2. Komponenten und Punktezuteilung
Der Score besteht aus sieben klinischen Kriterien mit folgender Gewichtung:
- Klinische Zeichen einer tiefen Venenthrombose – 3,0 Punkte
- Alternative Diagnose weniger wahrscheinlich als PE – 3,0 Punkte
- Herzfrequenz > 100/min – 1,5 Punkte
- Immobilisation ≥ 3 Tage oder Operation in den letzten 4 Wochen – 1,5 Punkte
- Frühere TVT oder PE – 1,5 Punkte
- Hämoptysen – 1,0 Punkt
- Malignom (aktiv oder in den letzten 6 Monaten) – 1,0 Punkt
3. Wahrscheinlichkeitsklassifikation
Zwei im klinischen Alltag verbreitete Varianten existieren:
- Dreistufige Einteilung: „niedrig“ (≤ 1 Punkt), „moderat“ (2–6 Punkte), „hoch“ (≥ 7 Punkte)
- Zweistufige Einteilung: „PE unwahrscheinlich“ (≤ 4 Punkte) vs. „PE wahrscheinlich“ (> 4 Punkte) Die zweistufige Einteilung vereinfachte die Umsetzung in vielen Leitlinien und klinischen Routinen.
4. Integration in den Diagnostik-Algorithmus
- Bei Einstufung in die Kategorie „PE unwahrscheinlich“ wird üblicherweise eine hochsensitive D-Dimer-Bestimmung empfohlen. Ein negatives Ergebnis erlaubt in vielen Fällen den Ausschluss einer PE ohne weitere Bildgebung.
- Bei Einstufung in die Kategorie „PE wahrscheinlich“ wird in der Regel eine sofortige Bildgebung (z. B. CT-Pulmonalisangiographie) empfohlen. Die Kombination aus klinischer Wahrscheinlichkeitsabschätzung, Labor (D-Dimer) und in der Folge Bildgebung stellt eine evidenzbasierte Vorgehensweise dar.
5. Evidenz zur diagnostischen Genauigkeit
Meta-Analysen zeigen, dass der Wells-Score eine bessere diagnostische Trennschärfe aufweist als alternative Modelle wie der revidierte Geneva‑Score: Bei einer Übersichtsarbeit lag die berechnete Fläche unter der ROC-Kurve (AUC) für den Wells-Score bei 0,778 (95 % CI 0,740–0,818), für den Geneva-Score bei 0,693 (95 % CI 0,653–0,736). In weiteren Studien variierte die Sensitivität für den Wells-Score in typischen Settings etwa zwischen 63 % und 79 % mit einer Spezifität zwischen ca. 49 % und 90 %. Zudem zeigte sich in neueren Übersichten, dass die Kombination von Score + D-Dimer die Wahrscheinlichkeit, eine PE sicher auszuschliessen, deutlich verbessert.
6. Klinische Anwendung – Vorteile und Limitationen
Der Wells-Score ermöglicht eine strukturierte und reproduzierbare Einschätzung, erleichtert die Kommunikation im interdisziplinären Team und reduziert potenziell Über- und Unterdiagnostik.
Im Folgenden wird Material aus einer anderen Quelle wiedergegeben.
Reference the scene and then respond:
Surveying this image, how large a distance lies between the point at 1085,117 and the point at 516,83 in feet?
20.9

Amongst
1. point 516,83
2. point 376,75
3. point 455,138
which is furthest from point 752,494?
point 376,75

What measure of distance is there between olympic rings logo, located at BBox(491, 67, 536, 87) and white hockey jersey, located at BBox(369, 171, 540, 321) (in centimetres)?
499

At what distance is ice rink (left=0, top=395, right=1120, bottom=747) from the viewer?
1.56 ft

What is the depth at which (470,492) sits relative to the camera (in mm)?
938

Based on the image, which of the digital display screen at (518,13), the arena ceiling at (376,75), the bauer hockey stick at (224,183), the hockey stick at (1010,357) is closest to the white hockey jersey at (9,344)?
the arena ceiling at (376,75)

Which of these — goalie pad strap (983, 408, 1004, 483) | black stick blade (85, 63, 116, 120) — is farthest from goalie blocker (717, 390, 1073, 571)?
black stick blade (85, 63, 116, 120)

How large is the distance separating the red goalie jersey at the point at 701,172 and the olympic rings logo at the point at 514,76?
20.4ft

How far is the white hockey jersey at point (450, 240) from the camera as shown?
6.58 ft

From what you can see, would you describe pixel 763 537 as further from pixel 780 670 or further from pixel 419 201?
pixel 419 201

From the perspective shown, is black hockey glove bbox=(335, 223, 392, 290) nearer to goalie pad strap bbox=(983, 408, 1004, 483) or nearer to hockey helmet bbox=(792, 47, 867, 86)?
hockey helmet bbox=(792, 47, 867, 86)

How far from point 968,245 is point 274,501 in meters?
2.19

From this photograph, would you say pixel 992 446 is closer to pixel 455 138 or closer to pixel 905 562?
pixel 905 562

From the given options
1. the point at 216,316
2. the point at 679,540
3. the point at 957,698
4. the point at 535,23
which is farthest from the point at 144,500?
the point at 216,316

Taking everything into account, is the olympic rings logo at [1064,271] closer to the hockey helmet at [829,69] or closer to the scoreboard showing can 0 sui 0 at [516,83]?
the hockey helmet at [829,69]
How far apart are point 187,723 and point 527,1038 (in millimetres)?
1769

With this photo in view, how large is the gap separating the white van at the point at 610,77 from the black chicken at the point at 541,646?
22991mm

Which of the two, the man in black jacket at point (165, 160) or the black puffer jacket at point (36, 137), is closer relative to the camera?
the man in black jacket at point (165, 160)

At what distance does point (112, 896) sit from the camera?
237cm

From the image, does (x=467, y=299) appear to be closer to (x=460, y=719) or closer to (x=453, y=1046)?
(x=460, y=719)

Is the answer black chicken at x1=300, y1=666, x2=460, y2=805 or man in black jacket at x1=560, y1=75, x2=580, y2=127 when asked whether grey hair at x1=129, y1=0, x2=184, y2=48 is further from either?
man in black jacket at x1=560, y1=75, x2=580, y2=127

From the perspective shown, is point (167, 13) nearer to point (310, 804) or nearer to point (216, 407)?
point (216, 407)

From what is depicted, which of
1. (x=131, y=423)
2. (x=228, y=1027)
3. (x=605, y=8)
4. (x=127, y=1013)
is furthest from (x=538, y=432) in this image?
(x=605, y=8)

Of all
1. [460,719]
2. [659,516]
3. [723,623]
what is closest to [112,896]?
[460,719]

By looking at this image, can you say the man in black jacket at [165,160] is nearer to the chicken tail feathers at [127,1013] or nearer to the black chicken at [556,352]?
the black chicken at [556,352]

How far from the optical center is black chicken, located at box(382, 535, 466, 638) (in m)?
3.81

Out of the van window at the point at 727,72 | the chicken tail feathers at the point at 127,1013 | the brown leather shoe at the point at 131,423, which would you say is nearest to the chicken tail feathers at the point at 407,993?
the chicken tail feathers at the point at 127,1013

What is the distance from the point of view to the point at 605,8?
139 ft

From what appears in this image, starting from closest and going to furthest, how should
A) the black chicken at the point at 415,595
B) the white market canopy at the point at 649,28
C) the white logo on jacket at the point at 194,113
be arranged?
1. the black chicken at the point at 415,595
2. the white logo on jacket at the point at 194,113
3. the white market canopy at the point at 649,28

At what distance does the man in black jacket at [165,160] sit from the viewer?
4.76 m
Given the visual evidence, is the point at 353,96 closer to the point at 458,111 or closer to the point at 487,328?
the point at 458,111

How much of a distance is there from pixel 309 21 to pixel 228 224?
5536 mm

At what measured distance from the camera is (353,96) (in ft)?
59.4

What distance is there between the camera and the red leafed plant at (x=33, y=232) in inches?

Zu berücksichtigen sind jedoch folgende Punkte:
- Ein Kriterium des Scores – „Alternative Diagnose weniger wahrscheinlich als PE“ – enthält eine subjektive Komponente und erfordert klinische Erfahrung.
- In speziellen Patientengruppen (z. B. hospitalisierte Patienten mit komplexer Komorbidität) kann die Diskriminationsfähigkeit geringer sein.
- Der Score ersetzt nicht die individuelle klinische Einschätzung und darf nicht als alleiniger Entscheidungsfaktor dienen.
- Bei bereits vorbekannten situationsbedingten Besonderheiten (z. B. Schwangerschaft, schwere Niereninsuffizienz, Kontraindikationen gegen Bildgebung) sind modifizierte Algorithmen oder alternative Scores zu erwägen.
7. Organisatorische und praktische Hinweise
Für eine optimale Implementierung im klinischen Alltag empfiehlt sich:
- Eine standardisierte Dokumentation der Checkliste mit allen Kriterien im Rahmen der Erstbeurteilung.
- Eine frühzeitige schriftliche Festhaltung der erreichten Punktzahl und der sich daraus ergebenden Wahrscheinlichkeit.
- Die Einbindung des Scores in klinische Wegleitungen und Entscheidungsalgorithmen (z. B. visuell oder elektronisch in der Patientenakte).
- Eine begleitende Schulung des ärztlichen Personals zur konsistenten Anwendung und Interpretation.
- Einen laufenden Qualitäts-Monitoring-Prozess zur Evaluierung der Übereinstimmung von vorab geschätzter Wahrscheinlichkeit, tatsächlicher Diagnose und Ressourceneinsatz (z. B. Anteil unnötiger CT-Untersuchungen).